Browser publishers haven't prioritized improving client certificate UX because of the low user base of client certificates. I've seen them on only two sites: StartCom (a defunct TLS CA) and Kount (an e-commerce fraud risk assessment platform).. But browsers could improve this UI in a few ways

This is commonly used by "enterprise" systems rather than customer facing web sites.

Re:Client certs are a UX nightmare

[tepples]

There is no reason keys can't be stored in security modules or "smart cards" or even USB sticks for those dumb enough to require the security nightmare that is USB for user authentication.

If you're doing the signing on the computer, an attacker can copy the private key on its way from the module to the computer or copy it out of the browser process once it is in the computer. If you're doing the signing on the module, that is exactly what FIDO aims to do. What am I missing?

This is impossible to fix right? A completely new protocol is required to address this because browsers don't offer obvious sign out buttons for certificate and http auth.

I notice the sarcasm. It's required in a browser only because as of first quarter 2019, more customer-facing websites support FIDO than TLS client certificates.

All systems require a key to work. Whether on a USB stick or a smart card or embedded in a computers security module it's the same issue. Nothing prevents portability and regardless of which one you select the same keying material is being guarded.

The structure of FIDO ensures that the private key never leaves the device, unlike with a TLS client certificate whose key pair must be copied into the TLS stack's address space to be used.
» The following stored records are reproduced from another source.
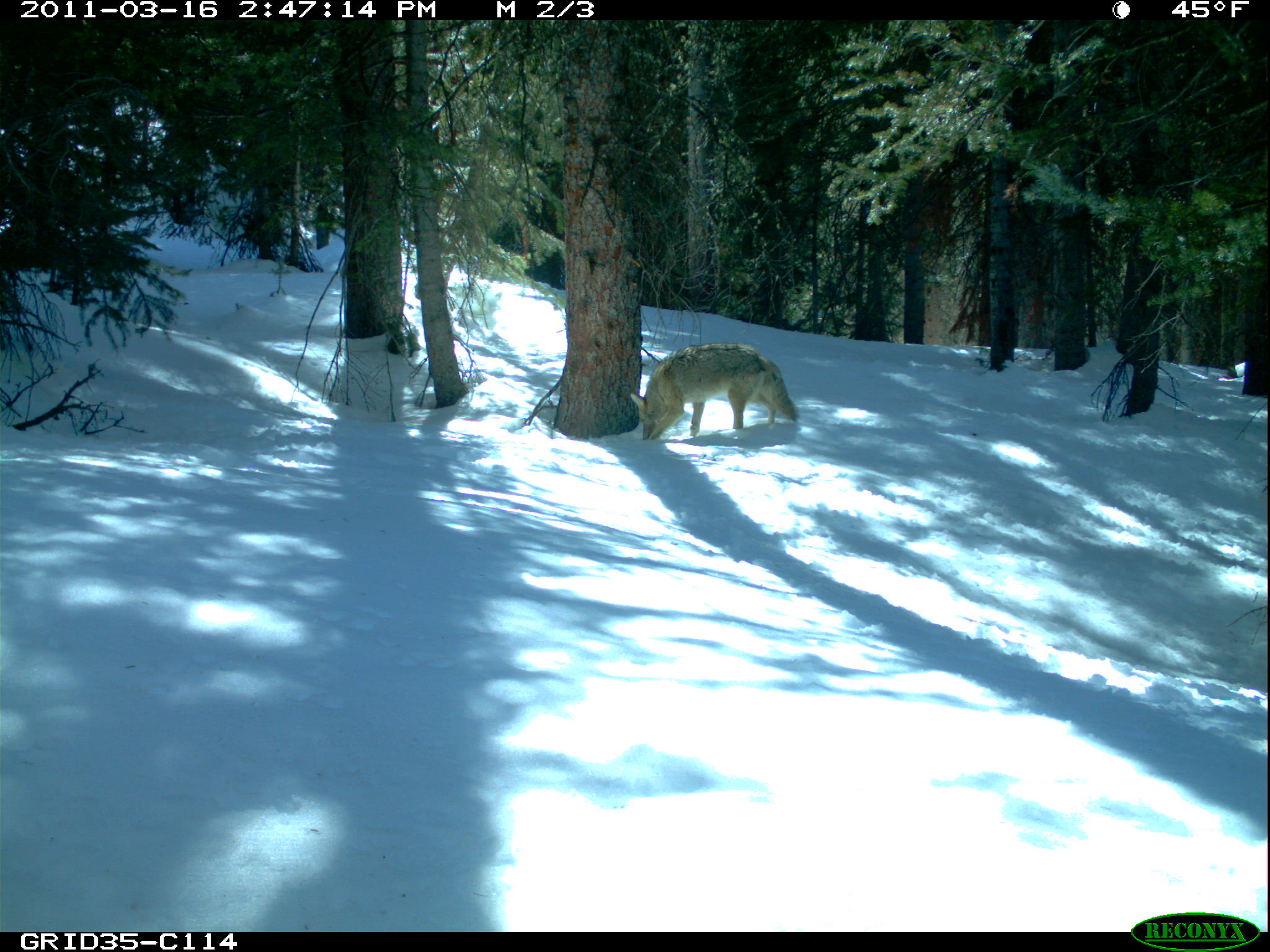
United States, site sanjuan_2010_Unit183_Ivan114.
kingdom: Animalia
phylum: Chordata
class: Mammalia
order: Carnivora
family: Canidae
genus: Canis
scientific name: Canis latrans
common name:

As I understand it, this safeguarding of the private key is necessary for the device to be considered a second factor, as "something you have" rather than "something you know", in case someone compromises your password manager.

They are not domain based they are signer based.

Who is the signer in common uses of TLS client certificates? In hypothetical use thereof on customer-facing websites, who would be the signer? How does the deprecation of the <keygen> element change this answer?

This is commonly used by "enterprise" systems rather than customer facing web sites.

In order to improve the usability of TLS client certificates to the point where customer-facing websites can use them, an overhaul of the user interface is needed. Feel free to contribute a pair of pull requests, one to Firefox and one to Chromium, that does this.

Device security

[ironicsky]

If only they would apply 2FA policies to device authentication. Using their BLE token , you should not be able to unlock your device without your token and a finger print or password.

As others have mentioned, finger prints can be faked, passwords can be guessed, but none of that matters when the phone is stolen if you are missing the token attached to someone's keychain.

Google accounts online can be protected by 2FA, but your Google device is the weak link, because it has access to all your photos and drive documents without authentication once your device is unlocked.